An illustrative photo of Fiizk's SCCS. In November last year, two units from Fiizk were delivered to Osland Havbruk but collapsed before the fish farmer took over the pens.

Fish farmer keeps faith with semi-closed containment despite setbacks

Problems with collapsing and deficient systems contributed to operating loss for Norwegian operator in 2022


Floating semi-closed containment systems offer several advantages for fish farmers but has so far been problematic for one early adopter of the technology in Norway.

Osland Havbruk, which grows Atlantic salmon and trout, made an operating loss last year and says part of the reason was due to the non-delivery of two SCCS that were damaged in transport and collapsed after arriving on site, and deficiencies in two other SCCS already on site.

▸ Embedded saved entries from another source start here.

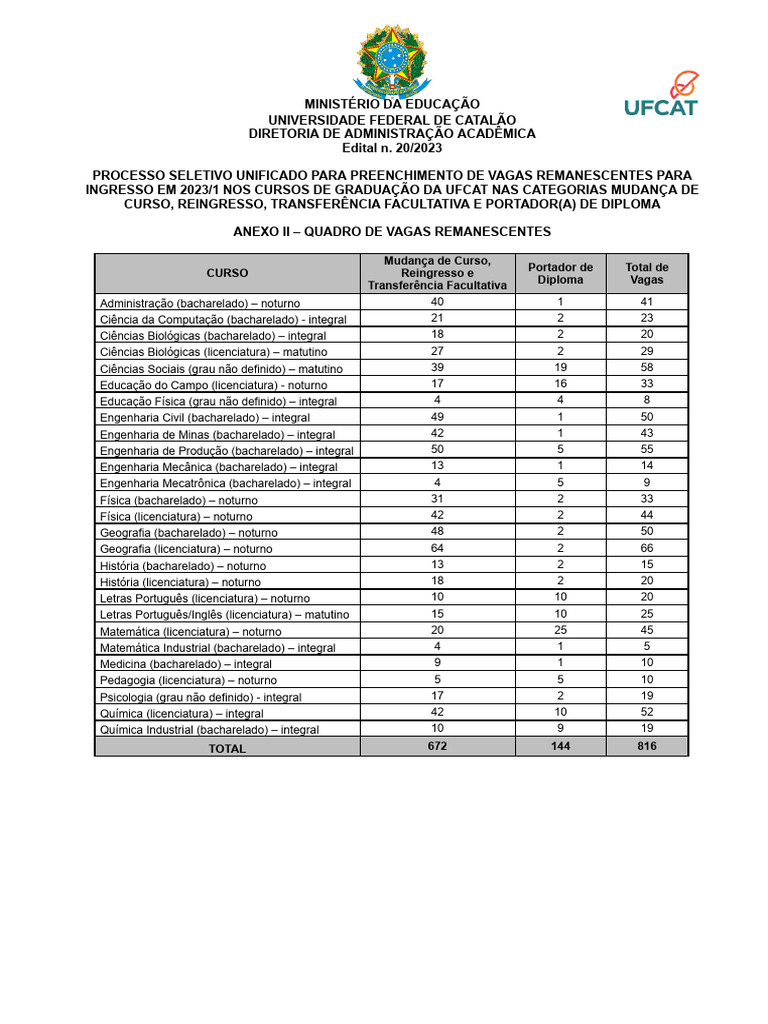 UFCAT

MINISTÉRIO DA EDUCAÇÃO
UNIVERSIDADE FEDERAL DE CATALÃO
DIRETORIA DE ADMINISTRAÇÃO ACADÊMICA
Edital n. 20/2023

PROCESSO SELETIVO UNIFICADO PARA PREENCHIMENTO DE VAGAS REMANESCENTES PARA INGRESSO EM 2023/1 NOS CURSOS DE GRADUAÇÃO DA UFCAT NAS CATEGORIAS MUDANÇA DE CURSO, REINGRESSO, TRANSFERÊNCIA FACULTATIVA E PORTADOR(A) DE DIPLOMA

ANEXO II – QUADRO DE VAGAS REMANESCENTES

| CURSO | Mudança de Curso, Reingresso e Transferência Facultativa | Portador de Diploma | Total de Vagas |
|---|---|---|---|
| Administração (bacharelado) – noturno | 40 | 1 | 41 |
| Ciência da Computação (bacharelado) - integral | 21 | 2 | 23 |
| Ciências Biológicas (bacharelado) – integral | 18 | 2 | 20 |
| Ciências Biológicas (licenciatura) – matutino | 27 | 2 | 29 |
| Ciências Sociais (grau não definido) – matutino | 39 | 19 | 58 |
| Educação do Campo (licenciatura) - noturno | 17 | 16 | 33 |
| Educação Física (grau não definido) – integral | 4 | 4 | 8 |
| Engenharia Civil (bacharelado) – integral | 49 | 1 | 50 |
| Engenharia de Minas (bacharelado) – integral | 42 | 1 | 43 |
| Engenharia de Produção (bacharelado) – integral | 50 | 5 | 55 |
| Engenharia Mecânica (bacharelado) – integral | 13 | 1 | 14 |
| Engenharia Mecatrônica (bacharelado) – integral | 4 | 5 | 9 |
| Física (bacharelado) – noturno | 31 | 2 | 33 |
| Física (licenciatura) – noturno | 42 | 2 | 44 |
| Geografia (bacharelado) – noturno | 48 | 2 | 50 |
| Geografia (licenciatura) – noturno | 64 | 2 | 66 |
| História (bacharelado) – noturno | 13 | 2 | 15 |
| História (licenciatura) – noturno | 18 | 2 | 20 |
| Letras Português (licenciatura) – noturno | 10 | 10 | 20 |
| Letras Português/Inglês (licenciatura) – matutino | 15 | 10 | 25 |
| Matemática (licenciatura) – noturno | 20 | 25 | 45 |
| Matemática Industrial (bacharelado) – integral | 4 | 1 | 5 |
| Medicina (bacharelado) – integral | 9 | 1 | 10 |
| Pedagogia (licenciatura) – noturno | 5 | 5 | 10 |
| Psicologia (grau não definido) - integral | 17 | 2 | 19 |
| Química (licenciatura) – integral | 42 | 10 | 52 |
| Química Industrial (bacharelado) – integral | 10 | 9 | 19 |
| TOTAL | 672 | 144 | 816 |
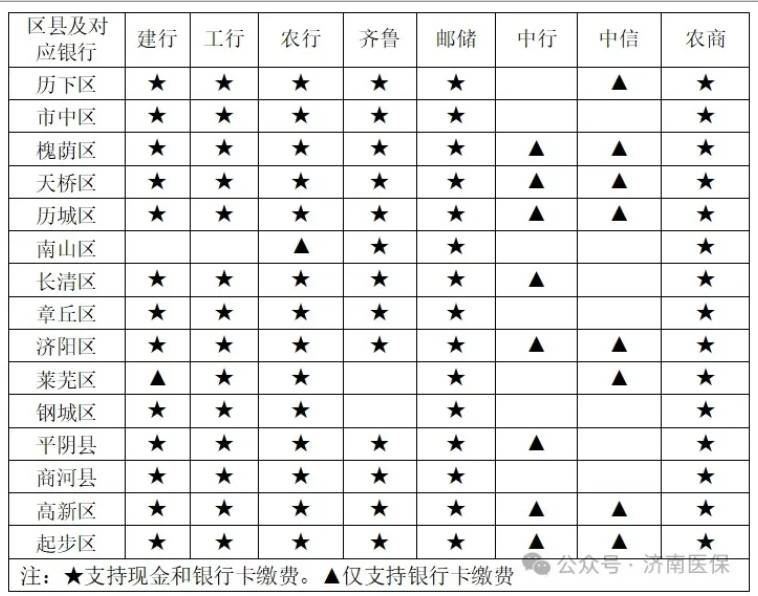 | 区县及对应银行 | 建行 | 工行 | 农行 | 齐鲁 | 邮储 | 中行 | 中信 | 农商 |
|---|---|---|---|---|---|---|---|---|
| 历下区 | ★ | ★ | ★ | ★ | ★ |  | ▲ | ★ |
| 市中区 | ★ | ★ | ★ | ★ | ★ |  |  | ★ |
| 槐荫区 | ★ | ★ | ★ | ★ | ★ | ▲ | ▲ | ★ |
| 天桥区 | ★ | ★ | ★ | ★ | ★ | ▲ | ▲ | ★ |
| 历城区 | ★ | ★ | ★ | ★ | ★ | ▲ | ▲ | ★ |
| 南山区 |  |  | ▲ | ★ | ★ |  |  | ★ |
| 长清区 | ★ | ★ | ★ | ★ | ★ | ▲ |  | ★ |
| 章丘区 | ★ | ★ | ★ | ★ | ★ |  |  | ★ |
| 济阳区 | ★ | ★ | ★ | ★ | ★ | ▲ | ▲ | ★ |
| 莱芜区 | ▲ | ★ | ★ |  | ★ |  | ▲ | ★ |
| 钢城区 | ★ | ★ | ★ |  | ★ |  |  | ★ |
| 平阴县 | ★ | ★ | ★ | ★ | ★ | ▲ |  | ★ |
| 商河县 | ★ | ★ | ★ | ★ | ★ |  |  | ★ |
| 高新区 | ★ | ★ | ★ | ★ | ★ | ▲ | ▲ | ★ |
| 起步区 | ★ | ★ | ★ | ★ | ★ | ▲ | ▲ | ★ |

注：★支持现金和银行卡缴费。▲仅支持银行卡缴费

公众号 · 济南医保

The fish farmer also had one possible escape in 2022 when a bluefin tuna weighing 330 kg entered a standard open net pen stocked with salmon. The company stressed that there has not yet been any evidence of loss of fish in the incident.

Negative result

“The operating result was negative with NOK 37.7 million (£2.9m) in 2022, against a positive operating result of NOK 11.5m in 2021,” Osland Havbruk (OH) wrote in its 2022 annual report.

“In addition to high costs for handling biological challenges and increased feed costs, the company has used a lot of resources in 2022 related to the purchase of four semi-closed cages from two different suppliers. The idea was that we should use semi-closed cages to avoid the lice pressure with subsequent treatment and biological challenges, but it has turned out that the technology has not been fully developed.

“Two of the four crashed before OH was to take over the cages. The other two were taken over by OH, but later proved to be so deficient that we have cancelled the contract in 2023. Nevertheless, OH has had - and will have - significant additional costs related to changes to the production plan, preparation of the site, follow-up of contracts and suppliers, clean-up after accidents and complaint handling.”

NOK 36.3m write-down

The company says that for 2022 it has deemed it necessary to write down NOK 26.3m on the two SCCS it operated and NOK 10m related to contracts for them. This means that the accounts are charged with total write-downs of NOK 36.3m linked to the semi-closed pens.

Despite the unfortunate episodes with semi-closed facilities at sea, Osland Havbruk has not put abandoned plans to invest in the technology to reduce the extent of salmon lice and the risk of disease in its fish.

The pens that “crashed” were from Fiizk, and those that OH deemed to be deficient were from Ecomerden, a company that merged with Fiizk in January 2022.

Thorough investigation

Fiizk’s chief commercial officer Kevin Skarholt said the pens that collapsed were the first to be delivered of this model of this size.

“Unfortunately, there were principle structural issues with the pens that caused them to collapse shortly after they were moored. FiiZK continues to work hard to rectify these issues and aims to conclude our thorough investigation shortly,” said Skarholt.

He added that Fiizk had delivered pens based on both its own and Ecomerden’s technologies and used experience from all models to continuously improve both systems and biological performance.

It is still talking to Osland Havbruk. “We have constructive and regular contact with all our clients,” said Skarholt.